Like the Bosnian Serbs leader, Russia does not recognize the new high representative, who took office on August 1, but was not approved by the UN Security Council, as Russia insisted (TASS, December 2). Moscow views the post of the high representative as “a brake on the country’s development.” Still, Russia’s primary demand is the strict observance of the Dayton Accords, especially regarding the equality and independence of Republika Srpska. Furthermore, Moscow meets with hostility any attempts at revising Dayton to increase the functionality of Bosnia-Herzegovina as a state (Kommersant, December 2).
Dodik, for his part, complains that the laws of his country are decided by foreigners, being especially sensitive to the law banning the denial of genocide during the Balkan wars, pushed by the previous UN high representative, Valentin Inzko (Euronews, July 28). Meeting with the European Commissioner for Enlargement Oliver Varhelji on December 16, Dodik expressed expectation that the law would be annulled and reiterated that the Serb entity does not recognize the UN high representative (RTRS, December 16). He also pointed out the parliament’s decisions opening the way to secession.
In this regard, Banja Luka may be particularly useful for Moscow since the integration of Bosnia-Herzegovina into the North Atlantic Treaty Organization (NATO) and the EU is impossible without the consent of Republika Srpska’s leadership. A renewed conflict in the Balkans will undoubtedly stop any integration prospects for decades to come. Washington and European capitals have reacted to Banja Luka’s decisions to separate from Bosnia-Herzegovina. US Secretary of State Anthony Blinken warned of sanctions against Republika Srpska, some of them already in place. The new German Foreign Minister Annalena Baerbock called for the EU to slap sanctions on Milorad Dodik for trying to break away the Serb-majority areas in Bosnia-Herzegovina (Deutsche Welle, December 13).
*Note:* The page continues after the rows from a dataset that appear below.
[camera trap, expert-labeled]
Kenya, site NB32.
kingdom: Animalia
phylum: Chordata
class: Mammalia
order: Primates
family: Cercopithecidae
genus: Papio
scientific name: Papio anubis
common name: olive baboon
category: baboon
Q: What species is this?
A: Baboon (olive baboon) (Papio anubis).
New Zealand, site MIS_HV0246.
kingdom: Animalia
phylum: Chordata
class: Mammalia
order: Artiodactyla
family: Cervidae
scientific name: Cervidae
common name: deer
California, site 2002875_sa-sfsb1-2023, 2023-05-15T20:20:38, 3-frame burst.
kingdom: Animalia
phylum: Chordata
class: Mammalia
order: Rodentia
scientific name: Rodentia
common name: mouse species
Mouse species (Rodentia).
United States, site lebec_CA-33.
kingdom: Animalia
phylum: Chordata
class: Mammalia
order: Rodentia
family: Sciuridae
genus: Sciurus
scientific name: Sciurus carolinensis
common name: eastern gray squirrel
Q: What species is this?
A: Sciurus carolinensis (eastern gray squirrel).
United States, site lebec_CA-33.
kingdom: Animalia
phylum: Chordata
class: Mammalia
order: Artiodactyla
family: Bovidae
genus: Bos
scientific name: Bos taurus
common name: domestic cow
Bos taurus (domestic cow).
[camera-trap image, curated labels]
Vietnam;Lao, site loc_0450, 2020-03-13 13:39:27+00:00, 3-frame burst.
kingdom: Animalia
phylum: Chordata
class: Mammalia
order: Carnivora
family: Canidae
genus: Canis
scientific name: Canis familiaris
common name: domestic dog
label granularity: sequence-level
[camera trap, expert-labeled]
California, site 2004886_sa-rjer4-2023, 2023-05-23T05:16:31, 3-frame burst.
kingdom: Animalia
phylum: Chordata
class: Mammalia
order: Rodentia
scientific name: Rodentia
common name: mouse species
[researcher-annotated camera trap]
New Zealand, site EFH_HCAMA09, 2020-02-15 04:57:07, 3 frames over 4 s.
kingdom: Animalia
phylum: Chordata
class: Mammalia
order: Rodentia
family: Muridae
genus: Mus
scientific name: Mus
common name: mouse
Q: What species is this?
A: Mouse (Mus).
Turkey has also expressed strong support for Bosnia-Herzegovina’s sovereignty and territorial integrity (Daily Sabah, December 12).
Despite the parliamentary vote on December 10, however, the process of “taking back power” from Sarajevo would be illegal if it does not involve changes in the Constitution of Bosnia-Herzegovina—which are unlikely to be accepted by the Bosnian Muslims and Croats. In addition, a potential referendum in the Serb entity may not produce the outcome desired by the Serb leadership. Although Dodik does not care about being put under more Western sanctions, business owners in Republika Srpska are worried about broader sanctions that can cripple their livelihood and the region. And though many Serbs may fall for the nationalist rhetoric, most of them are wary of another bloody and senseless war looming on the horizon.